Les modules tubulaires 1 et les différentes pièces constituant les moyens d'articulation 2 et les moyens de centrage 17 sont fabriqués en usine. Les moyens d'articulation 2 assemblés sont ensuite fixés entre les modules 1 successifs de manière à assembler ceux-ci deux à deux bout à bout. Pour ce faire, la bague extérieure 6, munie des joints 7 et 8, est tout d'abord positionnée autour de la rotule 9. L'ensemble formé par ces deux éléments est ensuite lié et soudé, d'une part, sur la bague intérieure 5, et, d'autre part, sur le manchon de liaison 12. Les moyens d'articulation ainsi assemblés
sont ensuite rapportés et soudés respectivement sur l'embout lisse 1 1 du module tubulaire 1 et sur l'embout lisse 1 1 ' du module tubulaire 1 '. La gaine souple 14 peut alors être mise en place autour du manchon de liaison 12 et de la partie arrière de la bague extérieure 6 de manière à protéger l'espace 13 décrit plus haut. La mise en place de la gaine souple 14 est ensuite complétée par l'insertion et la soudure de l'anneau de blocage 15 autour de la partie extérieure du manchon 12, et par la mise en place de l'anneau de protection 16. Les moyens de centrage 17 sont enfin mis en place comme il a été décrit plus haut autour des moyens d'articulation 2 assemblés.

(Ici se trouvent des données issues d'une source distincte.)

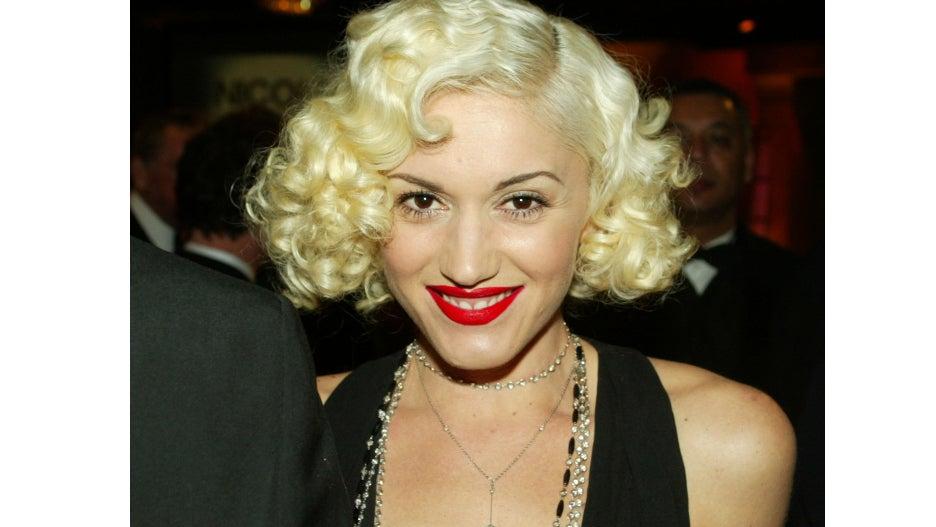 Gwen Stefani Marilyn Monroe 1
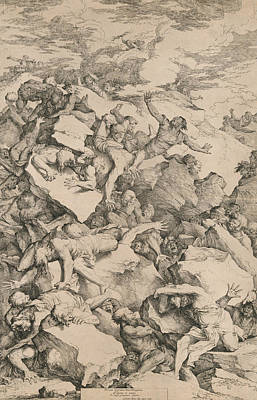 Relief - The Fall Of The Giants by Salvator Rosa
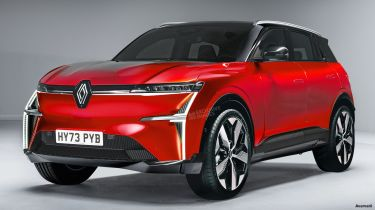 Renault electric SUV - exclusive image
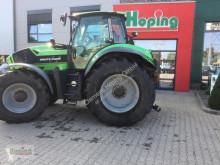 Tarım traktörü Deutz-Fahr 7250 TTV 7250 Agrotron TTV ikinci el araç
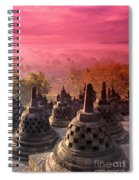 Borobudor Temple Spiral Notebook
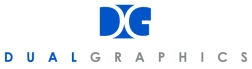 DG_LOGO_single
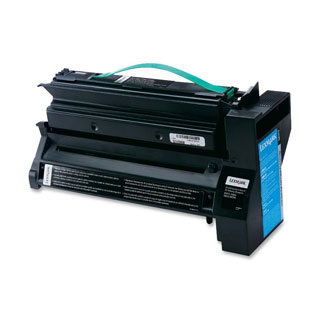 10B041C  printer cartridge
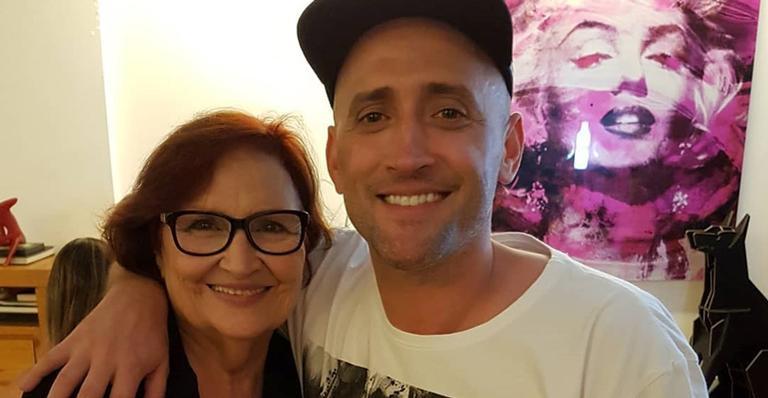 Paulo Gustavo e sua mãe Dona Hermínia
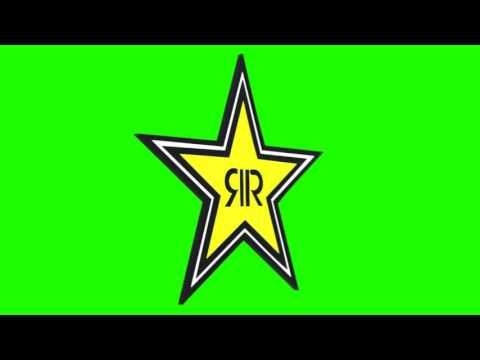 rockstar energy drink logo chroma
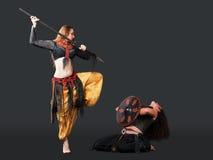 L'homme et la femme combattent avec la lance et l'écran protecteur - Arabie Images stock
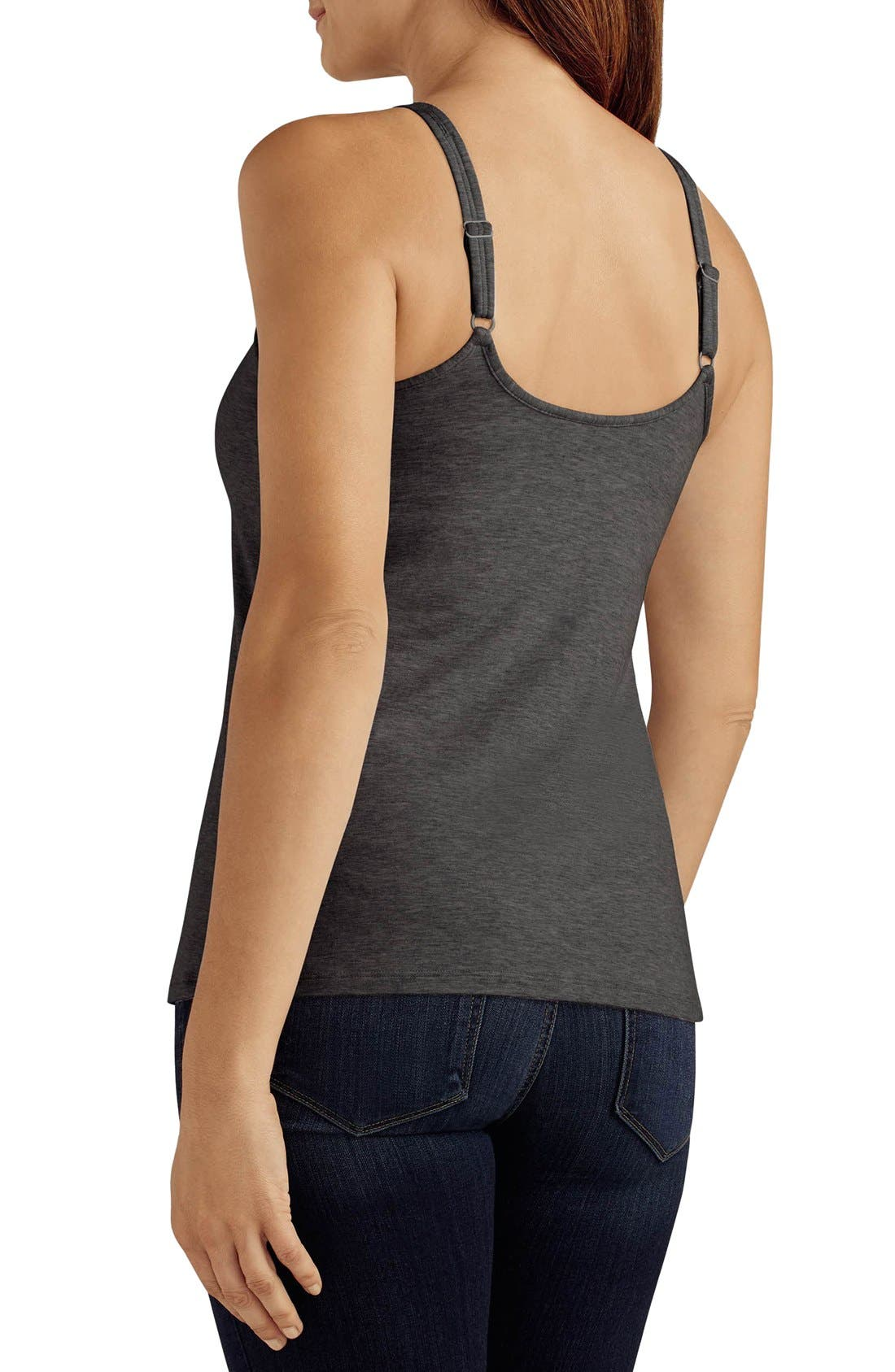 'Valetta' Pocketed Tank,                             Alternate thumbnail 2, color,                             Charcoal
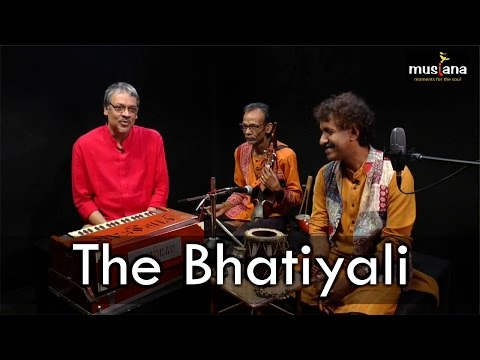 Kalikaprasad & Srikanto Acharya I The Bhatiyali Song I Musiana Conversation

Les portions de crépine ainsi réalisées sont ensuite assemblées les unes à la suite des autres à l'atelier suivant la longueur demandée (généralement 6 à 12 m) et puis sont envoyées sur le lieu de forage.
L'opération est réitérée aussi souvent que nécessaire, de manière à assembler les longueurs de crépine souhaitées.
Comme représenté sur la figure 4, les modules tubulaires 1 et 1 ', qui sont reliés par les moyens d'articulation 2 selon l'invention, peuvent s'incliner l'un par rapport à l'autre, en fonction du jeu permis par l'espace 13 et par les profils tronconiques 64 et 55 évoqués précédemment. Ceci est réalisé par pivotement de la rotule 9 à l'intérieur de sa cavité d'accueil 10.
La crépine dans son ensemble peut ainsi prendre une forme courbe.
En outre, grâce à la présence des formes complémentaires coopérantes de l'extrémité avant 120 du manchon de liaison 12 et de l'extrémité arrière 65 de la bague extérieure 6, un mouvement de rotation imprimé à une extrémité de la crépine est transmis de façon automatique à l'ensemble des modules qui la constituent, si bien qu'il est possible de manœuvrer ladite crépine en rotation sur elle- même depuis l'extérieur du puits, pour faciliter son passage dans des zones colmatées.
Le mode de réalisation de la crépine selon l'invention, et notamment de fixation de ses différents modules constitutifs les uns aux autres, lui permet en outre de résister à des contraintes importantes, telles qu'il peut en être rencontrées lors des forages pétroliers.
La description qui précède explique clairement comment l'invention permet d'atteindre les objectifs qu'elle s'est fixés. En particulier, elle fournit une crépine articulée particulièrement utile dans le domaine du forage, qui présente une grande capacité d'auto-adaptation à la forme du puits, qui peut suivre des trajectoires à faible rayon de courbure, qui forme un ensemble rigide en rotation autour de son axe, lui permettant d'être manœuvrée dans ce mouvement depuis l'extérieur du puits, et qui assure une section de passage pour le fluide extrait uniforme sur sa longueur.
II ressort néanmoins de ce qui précède que l'invention n'est pas limitée aux modes de mise en oeuvre qui ont été spécifiquement décrits et représentés sur les figures, et qu'elle s'étend au contraire à toute variante passant par le biais de moyens équivalents.